Burrowing into shearwater research
Patrick Crowe isn’t quite on first name basis with Ohinau Island’s flesh-footed shearwater birds – but he does know which ones will give him a peck.
Patrick, aged 30, is an ecologist with Wildlife Management International, and may be the most frequent visitor to Ohinau Island, a few kilometres of the northeastern tip of the Coromandel Peninsula and predator free since 2005.
It’s a project managed under the Conservation Services Programme, and Patrick has been visiting Ohinau since 2016, doing burrow monitoring annually, specifically for flesh-footed shearwaters. Flesh-footed shearwaters are a nationally vulnerable species prone to chasing baited hooks on long-line vessels or becoming entangled in fishing boat nets.
He’s just returned from his most recent summer foray onto the uninhabited island, where he camped for three weeks to carry out shearwater burrow checks and banding of adult birds to determine the survival rate of individuals returning to the Ohinau colonies.
He’ll return in April and May to assess how many chicks have emerged from the eggs and are ready to fledge, and carry out more banding to find out how many juveniles will survive, and when the younger birds will make their first return to the island. Chicks banded before they fledge won’t return to any kind of land for up to six years, before returning to the same location they came from.
Patrick says although shearwaters are generally pretty calm during the burrow investigations, the birds live up to their “flesh eater” nickname when it comes to the banding, which continues during his April-May visit.
“They have a really powerful long sharp bill, and sharp claws…so we wear pretty thick leather gloves for the banding,” says Patrick.
“I’ve got a handle on how to control the birds. I can remember certain birds – they might be quite grumpy, squawk a lot … and some others are an absolute delight to handle.”
This year’s forays to Ohinau have been particularly special because the birds are being GPS tracked. Patrick’s February stay has seen him attaching a sealed GPS chip to the back feathers of birds, and tracking via GPS determines the distances the birds travel while feeding, and also informing mitigation methods used by the fishing industry. One bird tracked in January travelled 8000km in 14 days.
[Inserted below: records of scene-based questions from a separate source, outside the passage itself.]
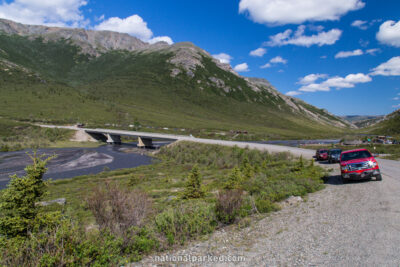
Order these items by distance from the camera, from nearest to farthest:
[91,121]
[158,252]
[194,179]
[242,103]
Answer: [158,252]
[194,179]
[91,121]
[242,103]

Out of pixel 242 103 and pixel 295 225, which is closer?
pixel 295 225

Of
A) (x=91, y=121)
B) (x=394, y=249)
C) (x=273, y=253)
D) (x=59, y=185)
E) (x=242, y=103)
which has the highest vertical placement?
(x=242, y=103)

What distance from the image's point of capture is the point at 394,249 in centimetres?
625

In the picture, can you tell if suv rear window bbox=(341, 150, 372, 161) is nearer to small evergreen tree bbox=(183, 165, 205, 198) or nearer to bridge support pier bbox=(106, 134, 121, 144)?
small evergreen tree bbox=(183, 165, 205, 198)

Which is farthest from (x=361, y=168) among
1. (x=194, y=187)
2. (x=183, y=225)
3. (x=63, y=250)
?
(x=63, y=250)

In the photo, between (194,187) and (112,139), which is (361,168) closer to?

Shearwaters are what’s called an “annual breeder” – couples usually mate for life but only have one egg and chick per year. If the egg or chick doesn’t make it, that’s it, and the couple won’t have another egg for the rest of the year.
“We’ve found with the burrow monitoring they pair up, and breed year after year with the same partner. There are very rare circumstances when we might find a divorce!” says Patrick.
The birds breed on 15 islands around northern NZ. Ohinau has one of the biggest populations with an estimated 4000 breeding pairs, including two new nesting colonies on the island.
From the December-January trip, the birds’ breeding success can be determined – the number of eggs laid vs number of chicks that fledge in May. The signs are encouraging, with numbers generally increasing on Ohinau.
Patrick’s January stint was 24 days, and returned for a further 17 days in February. He has to take everything he needs including all his food and water. A sheltered bay for swimming makes up for lack of showers. The project is jointly funded by DOC and from a levy collected from the New Zealand fishing industry.
The local DOC District Office at Whitianga assists with quarantine of items taken on to the island and other logistical support. The results of Patrick’s research are published on DOC’s website.
Graeme Taylor, DOC’s Principal Science Advisor Marine Species and Threats, says the work being done on Ohinau Island is vital to understanding of the demographics of the flesh-footed shearwater population – one of the species most at-risk from fishing industry bycatch.
“The ongoing research and monitoring occurring on Ohinau will give us vital data to inform some robust conclusions about the population trends of this species, its breeding patterns – and whether birds from different colonies mix at sea," says Graeme.
“The WMIL team has been doing a great job with this species.”